Sud-Kivu : 34 combattants RDF/M23 neutralisés et 43 ex-rebelles se rendent aux FARDC à Fizi

Au moins 34 combattants du M23, dont 20 militaires de l’armée rwandaise (RDF), ont été neutralisés par les Forces armées de la République démocratique du Congo (FARDC) dans le territoire de Fizi, au Sud-Kivu. Ce bilan a été rendu public le mardi 3 février 2026 par le porte-parole des opérations militaires dans la zone.

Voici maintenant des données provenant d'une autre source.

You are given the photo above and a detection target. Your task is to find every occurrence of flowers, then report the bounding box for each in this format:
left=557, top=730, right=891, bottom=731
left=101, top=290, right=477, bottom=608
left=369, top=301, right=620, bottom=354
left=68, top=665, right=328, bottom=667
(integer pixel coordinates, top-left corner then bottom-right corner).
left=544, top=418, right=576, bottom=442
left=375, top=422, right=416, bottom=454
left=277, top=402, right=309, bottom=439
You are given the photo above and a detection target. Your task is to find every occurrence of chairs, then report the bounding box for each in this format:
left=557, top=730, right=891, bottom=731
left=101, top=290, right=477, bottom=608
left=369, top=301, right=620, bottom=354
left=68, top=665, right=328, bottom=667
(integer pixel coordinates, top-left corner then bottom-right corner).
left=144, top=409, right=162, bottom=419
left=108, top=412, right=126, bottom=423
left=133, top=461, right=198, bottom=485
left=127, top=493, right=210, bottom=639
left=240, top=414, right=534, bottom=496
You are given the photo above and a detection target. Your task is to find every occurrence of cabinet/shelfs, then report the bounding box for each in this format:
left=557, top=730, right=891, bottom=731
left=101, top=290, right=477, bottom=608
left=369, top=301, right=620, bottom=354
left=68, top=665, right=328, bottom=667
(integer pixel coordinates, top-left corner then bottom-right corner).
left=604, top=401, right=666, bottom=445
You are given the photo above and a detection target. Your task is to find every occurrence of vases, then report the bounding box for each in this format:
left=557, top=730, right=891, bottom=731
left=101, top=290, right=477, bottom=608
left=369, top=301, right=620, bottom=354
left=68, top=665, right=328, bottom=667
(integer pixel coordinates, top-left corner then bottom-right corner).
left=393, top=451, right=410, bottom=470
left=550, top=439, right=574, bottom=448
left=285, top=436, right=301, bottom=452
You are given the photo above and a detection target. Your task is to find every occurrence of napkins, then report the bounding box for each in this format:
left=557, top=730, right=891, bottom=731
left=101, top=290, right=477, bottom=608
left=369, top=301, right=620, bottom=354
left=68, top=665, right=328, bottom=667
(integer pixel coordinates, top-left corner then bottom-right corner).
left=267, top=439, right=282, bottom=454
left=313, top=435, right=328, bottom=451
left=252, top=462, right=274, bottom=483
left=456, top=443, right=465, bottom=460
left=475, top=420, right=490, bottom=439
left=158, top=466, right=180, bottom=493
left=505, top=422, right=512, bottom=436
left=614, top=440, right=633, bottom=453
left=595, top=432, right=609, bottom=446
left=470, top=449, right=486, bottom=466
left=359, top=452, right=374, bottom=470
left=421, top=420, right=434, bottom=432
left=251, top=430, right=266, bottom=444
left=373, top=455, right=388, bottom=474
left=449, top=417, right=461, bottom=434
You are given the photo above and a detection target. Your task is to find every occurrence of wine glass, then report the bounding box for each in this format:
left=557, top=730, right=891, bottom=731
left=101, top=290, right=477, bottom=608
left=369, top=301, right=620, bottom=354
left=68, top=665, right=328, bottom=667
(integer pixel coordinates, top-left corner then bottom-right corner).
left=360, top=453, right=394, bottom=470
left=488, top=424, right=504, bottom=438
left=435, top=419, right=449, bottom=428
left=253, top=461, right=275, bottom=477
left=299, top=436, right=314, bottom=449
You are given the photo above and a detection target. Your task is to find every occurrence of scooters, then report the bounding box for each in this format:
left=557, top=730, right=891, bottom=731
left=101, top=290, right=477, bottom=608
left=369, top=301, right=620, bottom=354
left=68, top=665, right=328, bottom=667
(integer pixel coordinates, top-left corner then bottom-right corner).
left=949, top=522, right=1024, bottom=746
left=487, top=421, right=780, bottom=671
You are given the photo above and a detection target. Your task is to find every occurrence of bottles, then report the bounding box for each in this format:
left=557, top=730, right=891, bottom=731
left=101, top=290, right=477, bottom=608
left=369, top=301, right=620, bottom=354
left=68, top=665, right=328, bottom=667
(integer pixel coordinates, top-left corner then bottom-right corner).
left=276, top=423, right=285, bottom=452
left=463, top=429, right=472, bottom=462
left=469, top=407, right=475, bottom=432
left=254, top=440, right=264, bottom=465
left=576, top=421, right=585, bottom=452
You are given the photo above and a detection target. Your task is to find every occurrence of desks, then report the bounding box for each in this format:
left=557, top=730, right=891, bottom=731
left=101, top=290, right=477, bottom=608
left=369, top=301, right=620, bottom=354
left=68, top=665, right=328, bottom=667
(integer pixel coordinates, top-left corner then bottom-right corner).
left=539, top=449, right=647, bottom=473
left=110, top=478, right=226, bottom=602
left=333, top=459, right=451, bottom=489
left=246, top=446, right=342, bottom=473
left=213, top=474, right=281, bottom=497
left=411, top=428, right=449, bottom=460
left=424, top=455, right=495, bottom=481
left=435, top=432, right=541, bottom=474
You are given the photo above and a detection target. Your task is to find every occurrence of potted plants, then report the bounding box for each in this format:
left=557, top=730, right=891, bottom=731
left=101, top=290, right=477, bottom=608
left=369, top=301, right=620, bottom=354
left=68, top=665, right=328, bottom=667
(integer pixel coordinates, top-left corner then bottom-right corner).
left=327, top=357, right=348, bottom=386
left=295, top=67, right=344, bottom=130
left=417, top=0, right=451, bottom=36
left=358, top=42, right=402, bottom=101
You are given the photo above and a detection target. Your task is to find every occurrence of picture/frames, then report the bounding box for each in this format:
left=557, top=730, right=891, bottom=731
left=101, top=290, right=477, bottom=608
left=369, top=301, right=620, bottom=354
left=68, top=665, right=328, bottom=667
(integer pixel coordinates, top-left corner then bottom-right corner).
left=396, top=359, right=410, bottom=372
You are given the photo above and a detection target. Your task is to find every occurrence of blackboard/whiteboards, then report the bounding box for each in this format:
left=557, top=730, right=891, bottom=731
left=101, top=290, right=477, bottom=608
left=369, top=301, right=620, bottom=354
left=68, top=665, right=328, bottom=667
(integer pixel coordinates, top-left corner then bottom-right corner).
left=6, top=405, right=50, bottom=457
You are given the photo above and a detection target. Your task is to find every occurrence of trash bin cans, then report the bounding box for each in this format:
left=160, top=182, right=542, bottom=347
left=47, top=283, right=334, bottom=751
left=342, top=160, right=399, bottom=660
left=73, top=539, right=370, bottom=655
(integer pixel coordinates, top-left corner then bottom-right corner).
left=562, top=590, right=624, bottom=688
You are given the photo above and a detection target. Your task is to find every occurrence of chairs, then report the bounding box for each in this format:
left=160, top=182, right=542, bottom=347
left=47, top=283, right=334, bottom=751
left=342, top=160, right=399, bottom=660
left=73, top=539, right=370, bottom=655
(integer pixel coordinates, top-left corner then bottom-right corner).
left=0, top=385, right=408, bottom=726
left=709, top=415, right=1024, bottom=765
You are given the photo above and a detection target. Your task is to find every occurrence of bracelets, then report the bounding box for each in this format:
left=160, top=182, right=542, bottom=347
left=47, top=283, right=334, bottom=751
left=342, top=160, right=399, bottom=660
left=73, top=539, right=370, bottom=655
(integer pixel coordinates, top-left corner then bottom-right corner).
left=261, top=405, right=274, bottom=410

Selon l’armée congolaise, ces pertes ont été infligées à la coalition rebelle RDF/M23 et à ses alliés à l’issue de cinq jours consécutifs de combats intenses dans les hauts plateaux du territoire de Fizi. Les affrontements se sont poursuivis jusqu’au dimanche 1er février 2026.

Dans une mise à jour des opérations Sukola 2 Sud, Sud-Kivu, le lieutenant Mbuyi Kalonji Reagan, porte-parole des opérations militaires, fait état de 34 combattants RDF neutralisés. Il précise également que 12 éléments des groupes armés Twirwaneho et Ngumino ont été capturés par les FARDC.

Outre les pertes humaines, l’armée affirme avoir récupéré un important lot de matériel militaire, notamment des fusils AK-47, des mitrailleuses PKM, des lance-roquettes RPG-7, ainsi que d’autres armes et munitions de guerre.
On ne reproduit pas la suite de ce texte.